After finding z and picking any, the reformed equation can be rewritten as $$\begin{aligned} (y^2 + z)^2 = \left( \sqrt{2z - p} y - \frac{q}{2\sqrt{2z - p}} \right)^2 \end{aligned}$$

or $$\begin{aligned} (y^2 + z)^2 = \left( \sqrt{2z - p} y \pm \sqrt{z^2 - r} \right)^2 \end{aligned}$$

Note that there no exists real solutions if $2z - p < 0$ or $z^2 - r < 0$. Since these two equations are equal, $$\begin{aligned} &\left( \sqrt{2z - p} y - \frac{q}{2\sqrt{2z - p}} \right)^2 = \left( \sqrt{2z - p} y \pm \sqrt{z^2 - r} \right)^2 \\\\ &\Longrightarrow -2q = \pm 2 \sqrt{2z - p} \sqrt{z^2 - r} \end{aligned}$$

Therefore, this fact makes two separate cases. $$\begin{aligned} \begin{cases} \; -2q = 2 \sqrt{2z - p} \sqrt{z^2 - r} \quad &(q < 0) \\\\ \; -2q = -2 \sqrt{2z - p} \sqrt{z^2 - r} \quad &(q \ge 0) \end{cases} \end{aligned}$$

Keeping this separation in mind, from the identity $m^2 - n^2 = (m + n)(m - n)$, $$\begin{aligned} \begin{cases} \; \left( y^2 - \sqrt{2z - p} y + z - \sqrt{z^2 - r} \right) \left( y^2 + \sqrt{2z - p} y + z + \sqrt{z^2 - r} \right) \quad &(q < 0) \\\\ \; \left( y^2 - \sqrt{2z - p} y + z + \sqrt{z^2 - r} \right) \left( y^2 + \sqrt{2z - p} y + z - \sqrt{z^2 - r} \right) \quad &(q \ge 0) \end{cases} \end{aligned}$$

Accordingly, by the quadratic formula, $$\begin{aligned} \begin{cases} \; y = \cfrac{1}{2} \left( \pm_1 \sqrt{2z - p} \pm_2 \sqrt{-2z - p \pm_1 4\sqrt{z^2 - r}} \right) \quad &(q < 0) \\\\ \; y = \cfrac{1}{2} \left( \pm_1 \sqrt{2z - p} \pm_2 \sqrt{-\left( 2z + p \pm_1 4\sqrt{z^2 - r} \right)} \right) \quad &(q \ge 0) \end{cases} \end{aligned}$$

The two occurrences of $\pm_1$ must denote the same sign, while $\pm_2$ is independent.
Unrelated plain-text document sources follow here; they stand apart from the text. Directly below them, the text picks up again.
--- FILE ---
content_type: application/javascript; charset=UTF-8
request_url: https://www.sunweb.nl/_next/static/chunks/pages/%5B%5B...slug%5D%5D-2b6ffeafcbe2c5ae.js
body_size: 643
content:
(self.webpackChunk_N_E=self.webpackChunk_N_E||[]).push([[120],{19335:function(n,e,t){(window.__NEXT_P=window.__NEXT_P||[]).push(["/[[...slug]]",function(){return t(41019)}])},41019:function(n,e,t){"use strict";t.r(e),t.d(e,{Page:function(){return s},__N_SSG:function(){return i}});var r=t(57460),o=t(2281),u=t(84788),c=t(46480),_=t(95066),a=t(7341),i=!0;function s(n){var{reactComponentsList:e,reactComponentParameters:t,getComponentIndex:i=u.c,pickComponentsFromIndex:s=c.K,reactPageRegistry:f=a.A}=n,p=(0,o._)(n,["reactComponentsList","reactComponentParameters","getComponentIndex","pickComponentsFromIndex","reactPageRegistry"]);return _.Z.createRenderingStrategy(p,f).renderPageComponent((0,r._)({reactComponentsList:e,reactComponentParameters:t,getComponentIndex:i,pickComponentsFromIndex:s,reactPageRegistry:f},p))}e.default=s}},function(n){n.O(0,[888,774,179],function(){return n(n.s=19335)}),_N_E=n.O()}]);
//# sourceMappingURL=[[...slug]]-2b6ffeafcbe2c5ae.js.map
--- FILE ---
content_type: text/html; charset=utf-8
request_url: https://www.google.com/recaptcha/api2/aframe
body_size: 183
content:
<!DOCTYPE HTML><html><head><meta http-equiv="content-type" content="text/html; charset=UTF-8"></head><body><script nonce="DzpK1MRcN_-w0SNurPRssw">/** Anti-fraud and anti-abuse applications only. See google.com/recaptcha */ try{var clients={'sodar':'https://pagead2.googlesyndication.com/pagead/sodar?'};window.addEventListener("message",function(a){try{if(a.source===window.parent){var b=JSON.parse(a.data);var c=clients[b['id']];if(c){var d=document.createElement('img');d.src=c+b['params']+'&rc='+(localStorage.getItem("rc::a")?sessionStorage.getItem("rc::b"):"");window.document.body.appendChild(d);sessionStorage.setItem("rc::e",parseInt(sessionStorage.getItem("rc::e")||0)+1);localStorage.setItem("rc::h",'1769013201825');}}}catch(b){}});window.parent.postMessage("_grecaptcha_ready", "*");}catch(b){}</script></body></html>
More specifically, if $q < 0$, $$\begin{aligned} x &= \frac{1}{2} \left( \sqrt{2z - p} + \sqrt{-2z - p + 4\sqrt{z^2 - r}} \right) - \frac{a}{4}, \\\\ x &= \frac{1}{2} \left( \sqrt{2z - p} - \sqrt{-2z - p + 4\sqrt{z^2 - r}} \right) - \frac{a}{4}, \\\\ x &= \frac{1}{2} \left( - \sqrt{2z - p} + \sqrt{-2z - p - 4\sqrt{z^2 - r}} \right) - \frac{a}{4}, \\\\ x &= \frac{1}{2} \left( - \sqrt{2z - p} - \sqrt{-2z - p - 4\sqrt{z^2 - r}} \right) - \frac{a}{4} \end{aligned}$$

If $q \ge 0$, $$\begin{aligned} x &= \frac{1}{2} \left( \sqrt{2z - p} + \sqrt{-\left(2z + p + 4\sqrt{z^2 - r}\right)} \right) - \frac{a}{4}, \\\\ x &= \frac{1}{2} \left( \sqrt{2z - p} - \sqrt{-\left(2z + p + 4\sqrt{z^2 - r}\right)} \right) - \frac{a}{4}, \\\\ x &= \frac{1}{2} \left( - \sqrt{2z - p} + \sqrt{-\left(2z + p - 4\sqrt{z^2 - r}\right)} \right) - \frac{a}{4}, \\\\ x &= \frac{1}{2} \left( - \sqrt{2z - p} - \sqrt{-\left(2z + p - 4\sqrt{z^2 - r}\right)} \right) - \frac{a}{4} \end{aligned}$$

Reference

[1] Andrew S. Glassner (Ed.). 1990. Graphics gems. Academic Press Professional, Inc., USA.